## TASK OBJECTIVE
Please output the lines shown below exactly as they appear.
[START OF MATERIAL SUPPLIED]
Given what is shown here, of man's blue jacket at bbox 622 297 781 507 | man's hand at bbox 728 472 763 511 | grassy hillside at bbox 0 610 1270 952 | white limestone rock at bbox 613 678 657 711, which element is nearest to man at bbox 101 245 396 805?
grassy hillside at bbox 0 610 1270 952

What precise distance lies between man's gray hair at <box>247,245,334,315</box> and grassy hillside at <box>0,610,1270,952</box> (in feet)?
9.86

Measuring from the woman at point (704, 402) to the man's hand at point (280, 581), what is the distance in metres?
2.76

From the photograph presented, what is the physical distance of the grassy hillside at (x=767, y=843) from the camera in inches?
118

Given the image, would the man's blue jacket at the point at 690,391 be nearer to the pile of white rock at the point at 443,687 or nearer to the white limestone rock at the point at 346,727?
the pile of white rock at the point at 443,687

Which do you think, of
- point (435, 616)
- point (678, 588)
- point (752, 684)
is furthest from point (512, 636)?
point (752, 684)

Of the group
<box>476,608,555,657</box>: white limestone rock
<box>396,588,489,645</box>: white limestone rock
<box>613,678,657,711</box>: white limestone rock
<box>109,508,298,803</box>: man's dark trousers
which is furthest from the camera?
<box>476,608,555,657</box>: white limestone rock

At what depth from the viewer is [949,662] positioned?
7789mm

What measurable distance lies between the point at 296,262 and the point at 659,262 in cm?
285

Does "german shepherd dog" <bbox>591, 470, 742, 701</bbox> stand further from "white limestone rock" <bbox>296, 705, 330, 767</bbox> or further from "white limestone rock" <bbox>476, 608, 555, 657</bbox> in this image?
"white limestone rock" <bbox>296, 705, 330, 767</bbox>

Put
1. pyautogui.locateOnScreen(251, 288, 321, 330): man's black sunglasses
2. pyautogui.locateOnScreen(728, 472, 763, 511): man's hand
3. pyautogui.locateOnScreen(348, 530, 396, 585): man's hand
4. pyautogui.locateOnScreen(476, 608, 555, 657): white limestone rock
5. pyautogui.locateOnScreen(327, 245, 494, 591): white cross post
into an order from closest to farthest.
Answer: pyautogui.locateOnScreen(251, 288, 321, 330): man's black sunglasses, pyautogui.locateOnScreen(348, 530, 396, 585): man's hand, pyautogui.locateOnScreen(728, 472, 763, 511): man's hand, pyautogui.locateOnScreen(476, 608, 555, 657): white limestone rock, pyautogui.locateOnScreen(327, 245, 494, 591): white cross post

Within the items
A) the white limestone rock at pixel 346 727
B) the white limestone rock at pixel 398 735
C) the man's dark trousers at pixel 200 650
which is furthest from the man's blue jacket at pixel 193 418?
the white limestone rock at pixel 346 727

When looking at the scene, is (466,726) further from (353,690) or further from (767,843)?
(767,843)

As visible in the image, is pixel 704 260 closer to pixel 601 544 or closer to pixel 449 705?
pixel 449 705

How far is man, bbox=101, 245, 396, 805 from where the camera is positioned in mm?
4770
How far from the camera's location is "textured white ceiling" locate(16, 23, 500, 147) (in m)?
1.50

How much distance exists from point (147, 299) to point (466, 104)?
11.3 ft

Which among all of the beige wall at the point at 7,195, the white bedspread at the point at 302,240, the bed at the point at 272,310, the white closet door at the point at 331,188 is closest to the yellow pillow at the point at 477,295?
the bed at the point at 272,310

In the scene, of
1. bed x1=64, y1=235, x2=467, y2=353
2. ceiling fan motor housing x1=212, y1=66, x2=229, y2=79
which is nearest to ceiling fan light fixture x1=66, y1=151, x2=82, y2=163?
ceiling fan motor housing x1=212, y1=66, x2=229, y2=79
[END OF MATERIAL SUPPLIED]
## OUTPUT BELOW
Given what is shown here, of man's blue jacket at bbox 622 297 781 507 | man's hand at bbox 728 472 763 511 | grassy hillside at bbox 0 610 1270 952 | white limestone rock at bbox 613 678 657 711, which element is nearest to man at bbox 101 245 396 805?
grassy hillside at bbox 0 610 1270 952

What precise distance lies between man's gray hair at <box>247,245,334,315</box> and grassy hillside at <box>0,610,1270,952</box> (in feet)?
9.86

Measuring from the woman at point (704, 402) to the man's hand at point (280, 581), what is the distance in metres?
2.76

From the photograph presented, what is the physical distance of the grassy hillside at (x=767, y=843) from the camera in inches?
118

Given the image, would the man's blue jacket at the point at 690,391 be nearer to the pile of white rock at the point at 443,687 or nearer to the white limestone rock at the point at 346,727?
the pile of white rock at the point at 443,687

Which do you think, of
- point (435, 616)
- point (678, 588)
- point (752, 684)
is furthest from point (512, 636)?
point (752, 684)

Of the group
<box>476,608,555,657</box>: white limestone rock
<box>396,588,489,645</box>: white limestone rock
<box>613,678,657,711</box>: white limestone rock
<box>109,508,298,803</box>: man's dark trousers
which is furthest from the camera?
<box>476,608,555,657</box>: white limestone rock

At what depth from the viewer is [949,662] positioned?
7789mm

What measurable distance lies between the point at 296,262 and the point at 659,262 in cm?
285

Does "german shepherd dog" <bbox>591, 470, 742, 701</bbox> stand further from "white limestone rock" <bbox>296, 705, 330, 767</bbox> or further from "white limestone rock" <bbox>476, 608, 555, 657</bbox> in this image?
"white limestone rock" <bbox>296, 705, 330, 767</bbox>

Put
1. pyautogui.locateOnScreen(251, 288, 321, 330): man's black sunglasses
2. pyautogui.locateOnScreen(728, 472, 763, 511): man's hand
3. pyautogui.locateOnScreen(348, 530, 396, 585): man's hand
4. pyautogui.locateOnScreen(476, 608, 555, 657): white limestone rock
5. pyautogui.locateOnScreen(327, 245, 494, 591): white cross post
into an order from closest to farthest.
Answer: pyautogui.locateOnScreen(251, 288, 321, 330): man's black sunglasses, pyautogui.locateOnScreen(348, 530, 396, 585): man's hand, pyautogui.locateOnScreen(728, 472, 763, 511): man's hand, pyautogui.locateOnScreen(476, 608, 555, 657): white limestone rock, pyautogui.locateOnScreen(327, 245, 494, 591): white cross post

Within the items
A) the white limestone rock at pixel 346 727
B) the white limestone rock at pixel 398 735
C) the man's dark trousers at pixel 200 650
which is furthest from the man's blue jacket at pixel 193 418?
the white limestone rock at pixel 346 727

When looking at the scene, is (466,726) further from (353,690) or further from (767,843)?
(767,843)

As visible in the image, is pixel 704 260 closer to pixel 601 544 or closer to pixel 449 705?
pixel 449 705

How far is man, bbox=101, 245, 396, 805 from where the camera is positioned in mm?
4770
How far from the camera's location is "textured white ceiling" locate(16, 23, 500, 147) (in m)?
1.50

How much distance exists from point (147, 299) to point (466, 104)?
11.3 ft

Which among all of the beige wall at the point at 7,195, the white bedspread at the point at 302,240, the bed at the point at 272,310, the white closet door at the point at 331,188 is closest to the yellow pillow at the point at 477,295?
the bed at the point at 272,310

In the scene, of
1. bed x1=64, y1=235, x2=467, y2=353
2. ceiling fan motor housing x1=212, y1=66, x2=229, y2=79
which is nearest to ceiling fan light fixture x1=66, y1=151, x2=82, y2=163?
ceiling fan motor housing x1=212, y1=66, x2=229, y2=79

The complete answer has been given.